**Aim**
Copy the rows below verbatim, from the line containing "Which item, taken from" through the line containing "Is dumpling at", both lines included.

# start of Input

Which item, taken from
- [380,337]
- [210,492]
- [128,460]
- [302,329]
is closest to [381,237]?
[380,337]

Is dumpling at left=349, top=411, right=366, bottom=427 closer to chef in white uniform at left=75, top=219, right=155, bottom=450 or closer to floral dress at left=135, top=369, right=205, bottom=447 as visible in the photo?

# end of Input
# start of Input

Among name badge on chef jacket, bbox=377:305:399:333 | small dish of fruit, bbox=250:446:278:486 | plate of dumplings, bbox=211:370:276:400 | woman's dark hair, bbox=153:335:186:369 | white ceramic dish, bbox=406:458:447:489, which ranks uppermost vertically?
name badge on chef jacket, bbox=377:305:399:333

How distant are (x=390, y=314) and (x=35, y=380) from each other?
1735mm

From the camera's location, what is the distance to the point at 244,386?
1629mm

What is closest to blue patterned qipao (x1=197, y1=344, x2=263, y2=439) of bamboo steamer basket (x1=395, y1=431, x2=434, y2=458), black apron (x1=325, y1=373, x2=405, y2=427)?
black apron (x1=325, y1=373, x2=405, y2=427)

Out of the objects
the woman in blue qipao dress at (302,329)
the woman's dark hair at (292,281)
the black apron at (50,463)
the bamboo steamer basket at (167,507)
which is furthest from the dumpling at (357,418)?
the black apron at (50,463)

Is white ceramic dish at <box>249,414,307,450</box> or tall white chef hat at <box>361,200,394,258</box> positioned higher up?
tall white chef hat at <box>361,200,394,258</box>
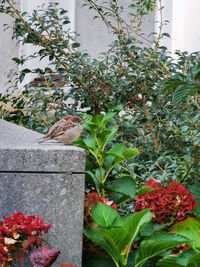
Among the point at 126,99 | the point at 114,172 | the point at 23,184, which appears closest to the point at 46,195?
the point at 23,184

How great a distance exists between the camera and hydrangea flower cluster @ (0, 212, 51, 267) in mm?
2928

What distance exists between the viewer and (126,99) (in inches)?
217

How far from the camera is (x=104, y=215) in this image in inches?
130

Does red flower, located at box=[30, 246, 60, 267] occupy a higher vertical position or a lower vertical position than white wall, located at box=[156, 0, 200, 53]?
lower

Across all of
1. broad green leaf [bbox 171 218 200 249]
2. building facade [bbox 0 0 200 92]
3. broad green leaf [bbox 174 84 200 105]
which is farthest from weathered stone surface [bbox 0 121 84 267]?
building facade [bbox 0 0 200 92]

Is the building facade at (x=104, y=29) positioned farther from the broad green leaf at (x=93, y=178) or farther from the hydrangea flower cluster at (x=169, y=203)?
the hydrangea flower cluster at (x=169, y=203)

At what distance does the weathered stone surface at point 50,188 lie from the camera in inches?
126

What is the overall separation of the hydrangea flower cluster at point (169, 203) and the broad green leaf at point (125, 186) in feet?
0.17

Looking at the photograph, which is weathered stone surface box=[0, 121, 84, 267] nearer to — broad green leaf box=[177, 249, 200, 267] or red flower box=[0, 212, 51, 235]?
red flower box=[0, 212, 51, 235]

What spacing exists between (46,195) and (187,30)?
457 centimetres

# end of Input

**Written reply**
Which item, taken from
- [380,337]
- [210,492]
- [128,460]
- [302,329]
is closest to [381,237]?
[380,337]

Is dumpling at left=349, top=411, right=366, bottom=427 closer to chef in white uniform at left=75, top=219, right=155, bottom=450 or closer to floral dress at left=135, top=369, right=205, bottom=447 as visible in the photo?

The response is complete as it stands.